Pilots and the air traffic controller have several brief exchanges before a plane is cleared for takeoff.

• First, the pilots listen to a string of messages that are recorded by the controller and updated throughout the day. The messages include details such as weather reports, wind speeds, temperatures and visibility.

• The recording also includes airport updates, called "notices to airmen." For instance, on Friday, the notices warned: "Runway 4 approach lighting system out of service ... Runway 4 touchdown lights out of service ... Runway 4 distance remaining signs out of service ... Runway 8-26 closed." Runway 8-26 -- so named because one end faces 8 degrees on the compass and the other end faces 26 degrees -- is the short runway used by Comair 5191. The big runway is 4-22. Pilots should check their compass to confirm they're on the correct runway. Cockpit and tower: What they say

• When the plane is ready to pull away from the gate, the pilot contacts the air traffic controller to advise him of the plane and its destination, as well as that the crew is aware of the updated messages.

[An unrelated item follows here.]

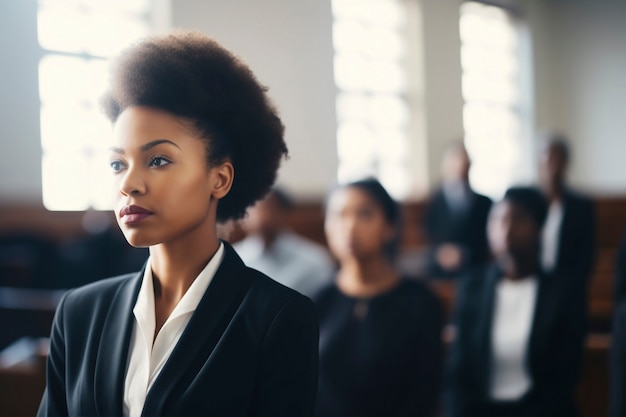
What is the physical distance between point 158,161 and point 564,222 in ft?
9.72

• The controller acknowledges the aircraft and instructs the pilot where to taxi the plane to its runway.

• The pilot confirms.

• As the plane taxis toward the assigned runway, the pilot requests clearance for takeoff on that runway.

• The air traffic controller, after checking the radar to make sure no other planes are in the way, grants clearance.

At the end of the runway comes a berm a fence and a clump of trees.